■ **Provided records**:
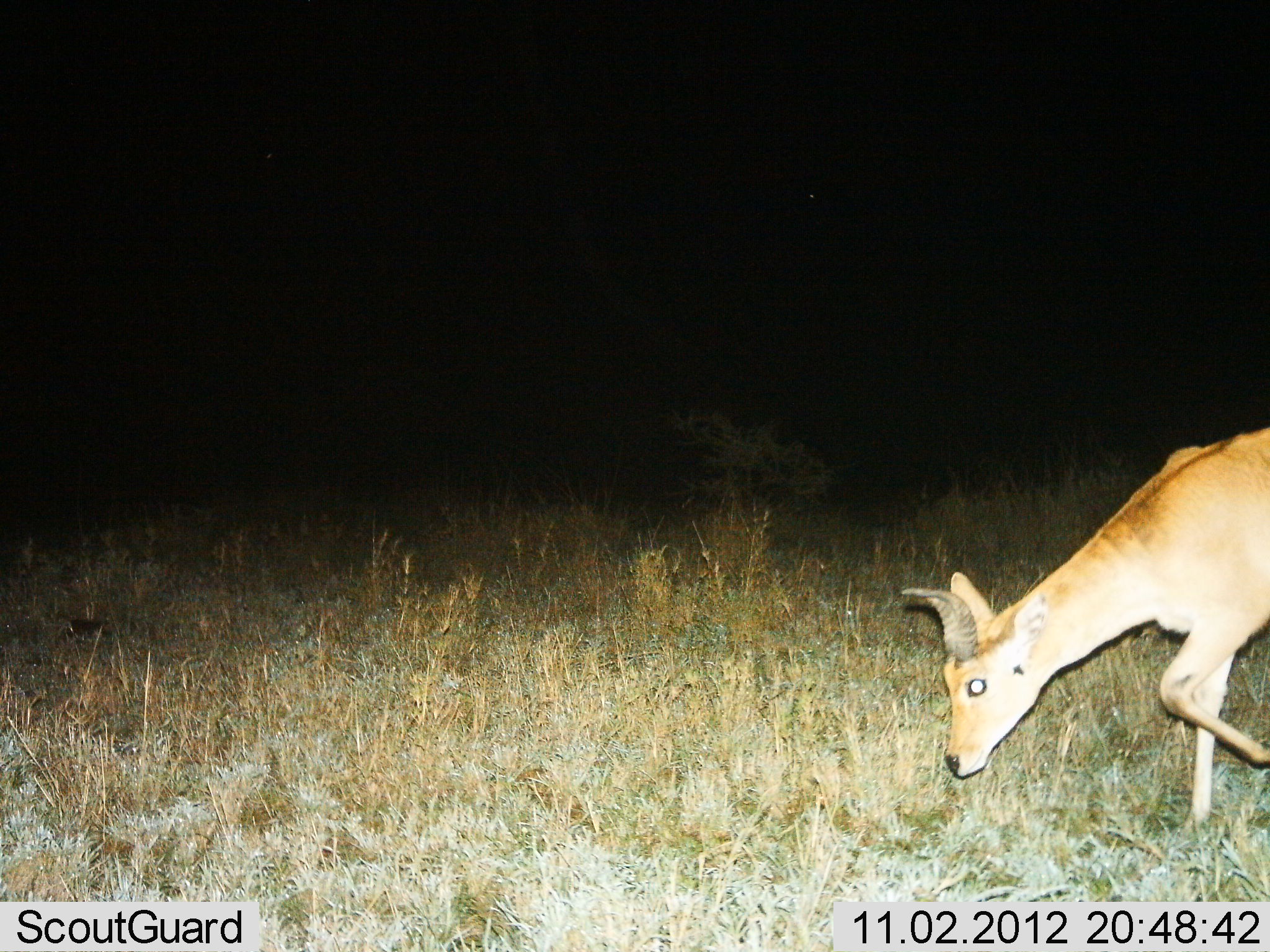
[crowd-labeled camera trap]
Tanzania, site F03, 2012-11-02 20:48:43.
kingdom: Animalia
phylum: Chordata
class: Mammalia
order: Artiodactyla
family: Bovidae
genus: Redunca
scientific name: Redunca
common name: reedbuck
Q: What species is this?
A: Reedbuck (Redunca).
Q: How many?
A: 1.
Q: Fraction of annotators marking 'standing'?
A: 0%.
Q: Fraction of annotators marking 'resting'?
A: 0%.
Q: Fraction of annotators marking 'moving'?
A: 50%.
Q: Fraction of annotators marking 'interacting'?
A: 0%.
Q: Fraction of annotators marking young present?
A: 0%.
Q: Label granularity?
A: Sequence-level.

■ **Activity**: Only these lines should appear in the reply: the one containing "kingdom: Animalia", the last line of the data, and all lines between them, each copied exactly.

■ **Answer space**:
kingdom: Animalia
phylum: Chordata
class: Mammalia
order: Artiodactyla
family: Bovidae
genus: Redunca
scientific name: Redunca
common name: reedbuck
Q: What species is this?
A: Reedbuck (Redunca).
Q: How many?
A: 1.
Q: Fraction of annotators marking 'standing'?
A: 0%.
Q: Fraction of annotators marking 'resting'?
A: 0%.
Q: Fraction of annotators marking 'moving'?
A: 50%.
Q: Fraction of annotators marking 'interacting'?
A: 0%.
Q: Fraction of annotators marking young present?
A: 0%.
Q: Label granularity?
A: Sequence-level.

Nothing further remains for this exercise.